The two French journalists who had apparently written another negative and hostile book on Morocco tried to extort €3 million from the country’s Head of State if he does not want the compromising book to be published.
Last July, Eric Laurent contacted the Royal Cabinet from Paris to announce that he was about to publish, with Catherine Graciet, a book about Morocco, but that he was ready to shelve the work if the Kingdom accepted his bargain. He requested an appointment to discuss further his plans.
By mid-August, Dupont Moretti, the French lawyer representing the king of Morocco, met Eric Laurent in Paris who demanded the payment of €3 million to cancel the publication of his book. Morocco immediately lodged a complaint with the Paris Prosecutor.
Two other meetings were held between Morocco’s lawyer and the two French journalists who bluntly expounded their blackmail tactics, ignoring that they were being monitored by the police who recorded their conversations and took their pictures.
At the third meeting held on Thursday August 27, the bargain was finalized.
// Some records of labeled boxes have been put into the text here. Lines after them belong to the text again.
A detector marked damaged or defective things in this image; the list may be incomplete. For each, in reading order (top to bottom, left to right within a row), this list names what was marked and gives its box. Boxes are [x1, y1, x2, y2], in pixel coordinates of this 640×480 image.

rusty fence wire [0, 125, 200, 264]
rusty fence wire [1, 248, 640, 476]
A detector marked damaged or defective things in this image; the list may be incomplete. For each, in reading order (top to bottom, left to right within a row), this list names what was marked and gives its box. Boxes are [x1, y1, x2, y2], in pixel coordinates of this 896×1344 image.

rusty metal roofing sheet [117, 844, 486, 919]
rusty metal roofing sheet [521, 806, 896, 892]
The blackmailers accepted to lower their ransom to €2million, received an advance of €80,000 and signed a waiver statement whereby they renounced to publish the book. But the signature attesting to “their guilt, their blackmail and their racket worthy of thugs,” as put by Me Dupont, was more than enough evidence. The two blackmailers were bagged on leaving the restaurant where they had just struck their murky deal, handcuffed and driven to la Brigade de Répression de la Délinquance contre les Personnes (BRDP/ the Office of the Brigade of Crime Repression.)
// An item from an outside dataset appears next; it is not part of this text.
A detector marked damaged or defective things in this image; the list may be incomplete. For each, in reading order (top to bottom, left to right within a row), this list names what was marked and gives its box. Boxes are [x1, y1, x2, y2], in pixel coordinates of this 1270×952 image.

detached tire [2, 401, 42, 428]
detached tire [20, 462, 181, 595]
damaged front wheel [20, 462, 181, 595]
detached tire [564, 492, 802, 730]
In a statement to RTL radio after their arrest, Me Dupont Moretti described the whole story as “extremely sordid” and the two journalists’ acts as “extremely serious.” They should be tried for their particularly serious acts “whose geopolitical consequences can be significant,” he said.
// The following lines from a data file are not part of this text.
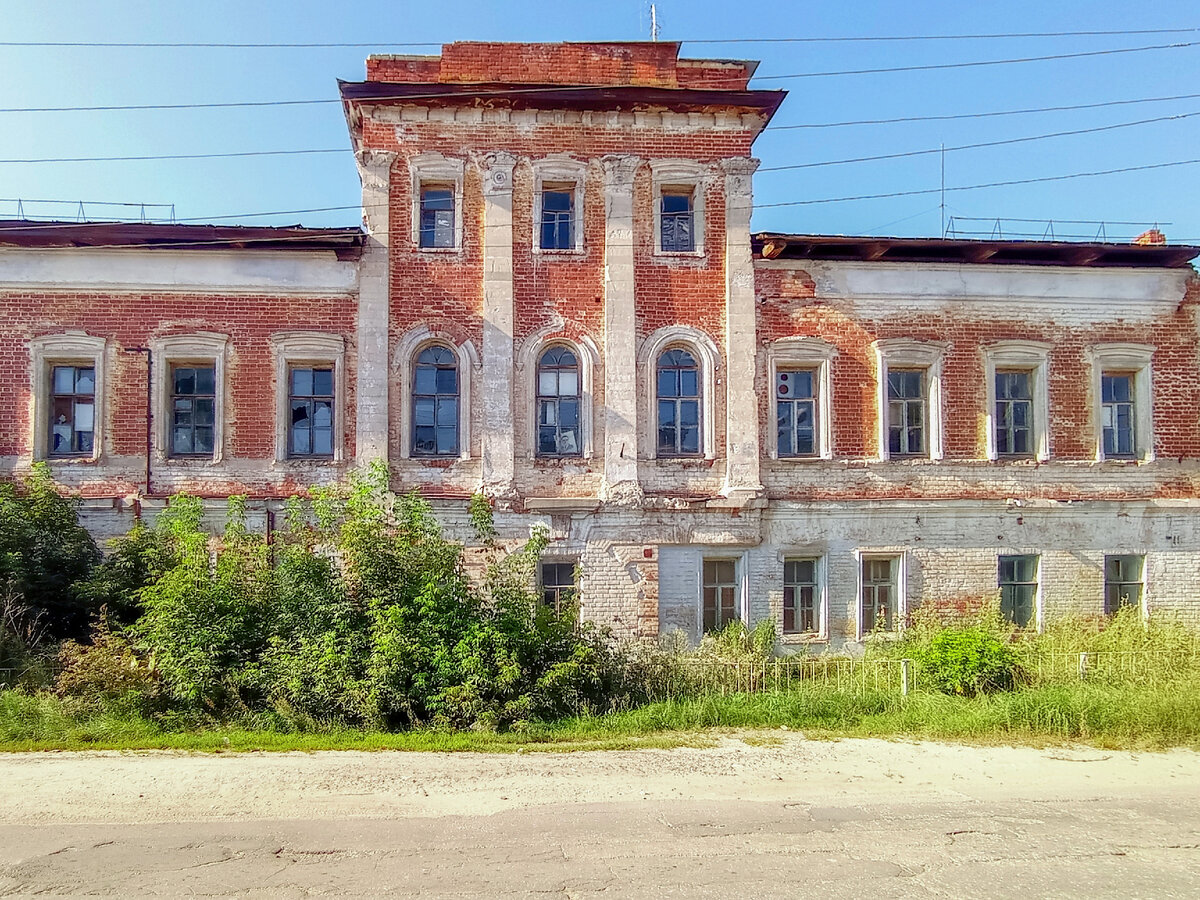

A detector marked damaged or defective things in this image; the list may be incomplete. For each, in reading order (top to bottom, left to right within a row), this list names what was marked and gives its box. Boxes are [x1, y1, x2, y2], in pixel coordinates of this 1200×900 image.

rusted metal roof [0, 220, 364, 259]
damaged roof edge [0, 222, 367, 260]
damaged roof edge [753, 232, 1195, 267]
rusted metal roof [753, 234, 1195, 270]
cracked asphalt road [0, 739, 1195, 900]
“This character (Eric Laurent), which claims to be a journalist and who presents himself as such, has attempted to directly blackmail a Head of State. This is unprecedented. It’s a crazy audacity.”
The attorney who recalled that Morocco is regularly the subject matter of stories, analyses and books whose authors adopt a murky approach, said he had been stunned by the two blackmailers’ behavior and could not understand the mobile behind this blackmail: “Is it venality? Do this man and this woman have been manipulated by a group?”
The same questions and many others are being raised by the two blackmailers’ French colleagues and even French politicians who are trying to understand the “whys” of the indefensible act that goes against the very principles and ethics of a writer and a journalist.
The answer may come out during the two accomplices’ trial that promises to be rich in twists.